Once upon a time, the corner of Haight and Ashbury had been teeming with young people like herself, converging on the street by the hundreds because earlier that year, Scott McKenzie had sung, in a song written by John Phillips of The Mamas & The Papas, that they should come to San Francisco and wear some flowers in their hair. Stevie and Lindsey had taken a break from the Fleetwood Mac bubble and taken a ride through San Francisco to some of the places they used to go to when they were young and in Fritz and denying the feelings they had for each other. Stevie had grimaced at how commercial and trendy The Haight had become, and she'd talked about it for the entire car ride back to their hotel...when they weren't making out in the back of the limo, the partition between them and the driver raised. As Stevie closed her eyes and moaned at the touch of Lindsey's mouth on her neck and his hand cupping her breast, she remembered the limo ride back to her house the night they'd filmed The Dance, and how they had done pretty much everything but actually have sex in the backseat. That seemed like a million years ago now.

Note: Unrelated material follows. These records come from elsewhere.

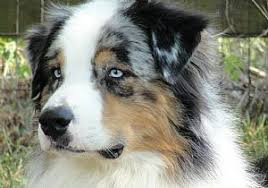 south texas australian shepherd breeders dog breeders and dogs for sale
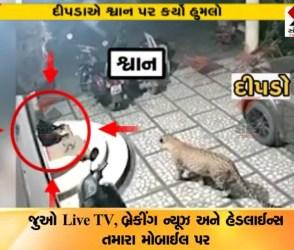 દીપડો અચાનક આવ્યો અને મોઢું ફાડી કૂતરાની બોચી પકડી લીધી, ખતરનાક હુમલો CCTVમાં કેદ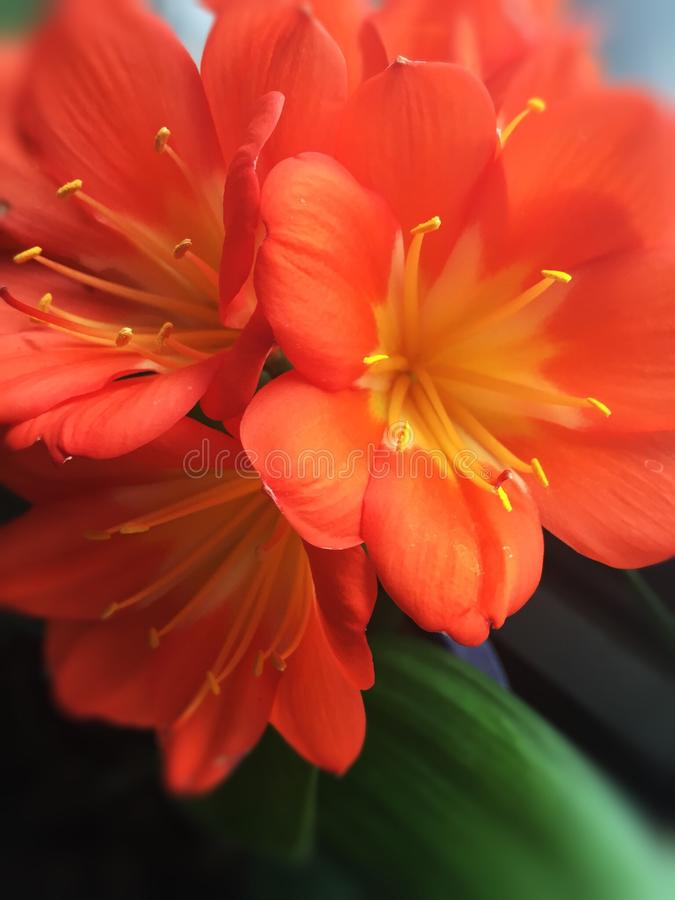 Orange Blumen stockbilder
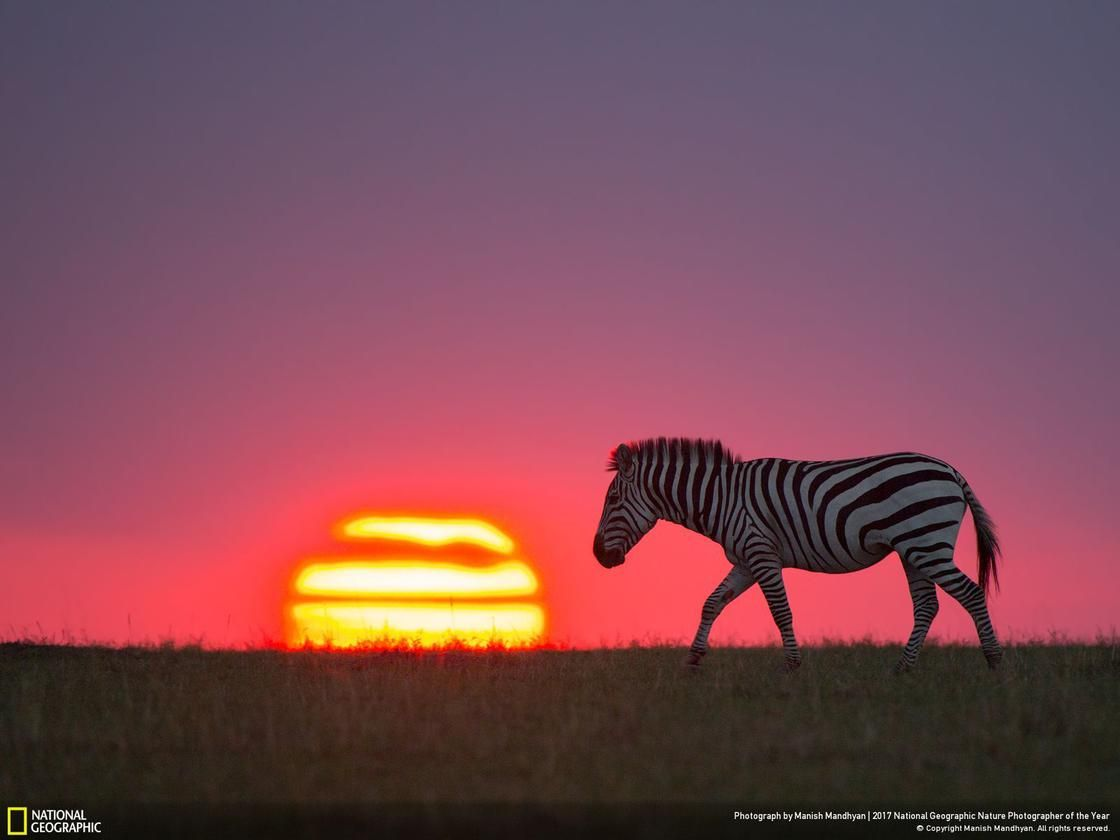 30 Incredible Photos From The National Geographic Nature Photographer Of The Year 2017 Wildlife Photography National Geographic National Geographic Animals Wildlife Photography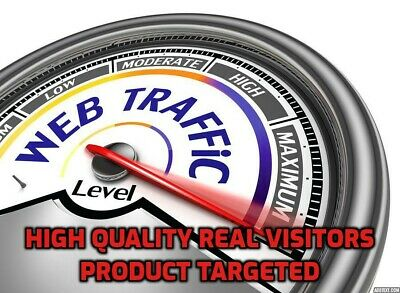 1,000 Geo Targeted Web Traffic Visits For Your Website (Product Targeted)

"I am going to take you back to the hotel and take off everything you're wearing and touch every inch of your body until you're begging me to be inside you." Lindsey's words were whispered into her cleavage before he began to kiss his way upwards until he returned to her mouth. His hand had crept down between her legs and she whimpered into his mouth, their tongues engaged in battle almost as if they were trying to swallow each other whole. He could feel her getting wetter and wetter against his hand as he moved his fingers just the way he knew she liked it, and when she gave a small cry, he said, "Mmmm I see my dirty girl is back...I missed my dirty girl." He increased the pressure and pace of his fingers then, and he had to use his free hand to cover her mouth when he sensed she was about to cry out. "Oh, so you want the driver to know what we're doing back here, dirty girl?" She shook her head in response, instantly playing their usual game. "Well you can't be making noises like that, baby, if you don't want us to get in trouble back here...Do you want me to stop?" She shook her head again. "You want me to make you come like this?" She nodded, so close to coming now that she was straining not to cry out again against his palm, raising her hips upward to meet his fingers as they moved. He said, "Okay, then, my dirty girl...but no screaming." It was only a few seconds before he felt her come, her desperate whimpers stifled by this hand as she writhed beneath him, and he was reminded of their first-class lounge bathroom incident in 1975, the one they'd laughed about a few weeks ago the night they'd officially decided to be together again. He waited until she lay back in her seat to remove his hand, and he kissed her cheek then and whispered, "That's my sweet girl."

They had not been able to keep their hands off of each other since Uniondale. They had been through many shows since then and had spent each show shooting each other looks onstage that said without words what they intended to do to each other when they got back to the hotel, and when they had been in Cincinnati on October 3 for Lindsey's forty-eighth birthday, Stevie had bet him that she couldn't figure out a way to sneak him forty-eight kisses throughout the show without anyone catching on. Their embraces after "Landslide" were long and filled with obvious passion, and in Portland, Oregon they had been making out so vigorously backstage while Christine played "Songbird" that they'd nearly missed coming back onstage for their bows.

Much later that night, after their show at the Shoreline Amphitheater, they lay together in Stevie's bed at the hotel, Lindsey playing with her hair and Stevie holding his hand to play with his fingers. CNN was playing on the television in the distance on mute but they were not looking at the screen, and it looked as if the segment that was on was about media involvement in the death of Princess Diana two months earlier. Neither of them had said anything in awhile, and Lindsey figured now was as good a time as any to tell Stevie what he had been holding in since their concert in Irvine a few days before.